I am leading off with a close up of the first painting to help you detect the opalescent color of the snow. One of the Big Insights of the weekend was Stape’s insistance that we portray the ineffable quality of the color of snow. (“Ineffable” = incapable of being described in words.) After struggling with the concept, I would like to suggest that snow is also incapable of being depicted with paint.
But there is some science behind Stape’s opalescent idea. White, I am told, contains all colors, and thus reflects all colors back to our eyes. So Stape’s method does make sense. He asked us to lay down very pale shades of the three pure primary colors (red, blue, yellow) next to each other. The result should be a vibration of color that would come close to the true color of snow. This Big Insight was revealed to us on Day Two. I applied it to my painting of that day, but the result was a little disappointing. The snow just looked lumpy. Yesterday, however, I worked it over, lightening the colors and blending them slightly– without mixing them together (mixing would have meant death to vibrancy, as the mix would have produced gray). (Why mixing three primary colors does not produce white instead of gray is one of those mysteries like time being a fourth dimension–which I take on faith.) Here is the painting in its entirety, Day Two version against yesterday’s version:
I can’t really see it here either. You may have to trust me when I say that, in person, the effect is worth having. Here’s another closeup:
I tinkered with some other features of this painting while I was at it–of course.
The Day Three painting also had an issue with the color of snow. I mentioned yesterday–no, that was Tuesday (yesterday was the day when time stood still)–about the sun lighting up the vertical planes, which had the effect of showing the horizontal surface as if in a bit of a shadow. To appreciate the enormity of my observation, you have to have read John Carlson’s book on painting landscapes. His famous analysis holds that the sky is the lightest element (barring snow) in a painting because it is the source of light; the next lightest surface is the horizontal surface because the light from the sky hits it directly; the darkest areas are the verticals (they get the most indirect light) and in between light and dark are the slopes. All rules have exceptions, of course, and when the sun lies low in the sky, it will override the above scheme to make the lightest surface that which it hits most directly–verticals! What fun!
So here is the before and after:
Perhaps you need a close up?
The puzzlement for me was HOW to show the brightest white of the snow when all those vertical planes were facing away for me. Answer: Backlight.

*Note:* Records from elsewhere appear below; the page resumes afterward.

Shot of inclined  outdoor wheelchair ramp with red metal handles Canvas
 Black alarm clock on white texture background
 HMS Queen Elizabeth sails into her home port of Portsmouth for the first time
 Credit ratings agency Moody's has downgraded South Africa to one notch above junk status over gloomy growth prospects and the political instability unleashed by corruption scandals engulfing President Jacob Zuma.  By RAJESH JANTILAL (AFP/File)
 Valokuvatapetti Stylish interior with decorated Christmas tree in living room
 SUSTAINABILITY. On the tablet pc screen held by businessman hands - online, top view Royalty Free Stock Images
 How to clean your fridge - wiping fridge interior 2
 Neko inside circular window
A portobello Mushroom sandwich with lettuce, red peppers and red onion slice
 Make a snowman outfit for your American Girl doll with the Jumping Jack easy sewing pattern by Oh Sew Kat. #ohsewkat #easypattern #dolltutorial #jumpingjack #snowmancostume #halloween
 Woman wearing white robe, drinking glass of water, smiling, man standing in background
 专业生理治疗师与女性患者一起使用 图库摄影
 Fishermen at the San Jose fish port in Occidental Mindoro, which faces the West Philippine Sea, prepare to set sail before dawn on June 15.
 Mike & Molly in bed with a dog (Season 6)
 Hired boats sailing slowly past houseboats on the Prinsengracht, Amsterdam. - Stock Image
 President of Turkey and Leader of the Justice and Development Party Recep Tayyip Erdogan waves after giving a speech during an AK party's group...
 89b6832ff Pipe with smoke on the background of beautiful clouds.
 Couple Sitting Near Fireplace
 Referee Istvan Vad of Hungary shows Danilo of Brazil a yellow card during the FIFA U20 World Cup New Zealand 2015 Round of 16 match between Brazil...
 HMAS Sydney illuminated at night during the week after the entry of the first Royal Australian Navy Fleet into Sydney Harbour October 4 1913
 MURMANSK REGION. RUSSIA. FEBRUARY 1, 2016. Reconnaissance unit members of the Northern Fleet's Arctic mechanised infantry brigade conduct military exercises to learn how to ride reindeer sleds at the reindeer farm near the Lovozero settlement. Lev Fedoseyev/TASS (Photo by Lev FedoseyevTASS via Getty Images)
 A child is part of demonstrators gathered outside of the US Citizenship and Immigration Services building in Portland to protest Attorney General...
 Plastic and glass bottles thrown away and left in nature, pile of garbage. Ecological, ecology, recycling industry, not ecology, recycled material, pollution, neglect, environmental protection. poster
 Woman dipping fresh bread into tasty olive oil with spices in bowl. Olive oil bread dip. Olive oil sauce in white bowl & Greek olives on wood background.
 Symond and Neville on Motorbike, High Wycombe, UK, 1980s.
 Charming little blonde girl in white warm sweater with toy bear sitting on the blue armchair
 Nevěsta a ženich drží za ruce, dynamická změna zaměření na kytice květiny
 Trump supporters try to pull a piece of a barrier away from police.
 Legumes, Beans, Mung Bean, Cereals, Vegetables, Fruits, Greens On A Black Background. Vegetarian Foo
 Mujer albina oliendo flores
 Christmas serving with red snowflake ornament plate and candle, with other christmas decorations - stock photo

Cheat.
As long as we are on the subject of lit vertical elements, here is one of my early paintings which a few years ago won a place in the New England Biennial exhibit at the NH Institute of Art.
When I look back at my previous works, I am sometimes awed by the fact that I was able to produce some good paintings before I knew as much as I now know, or now think I know. Maybe knowing stuff is not the key. But knowing more about painting snow is for sure going to change my style vis a vis snow. Naivete begone! Now, what am I to do with all those old paintings of snow in shades of gray or blue?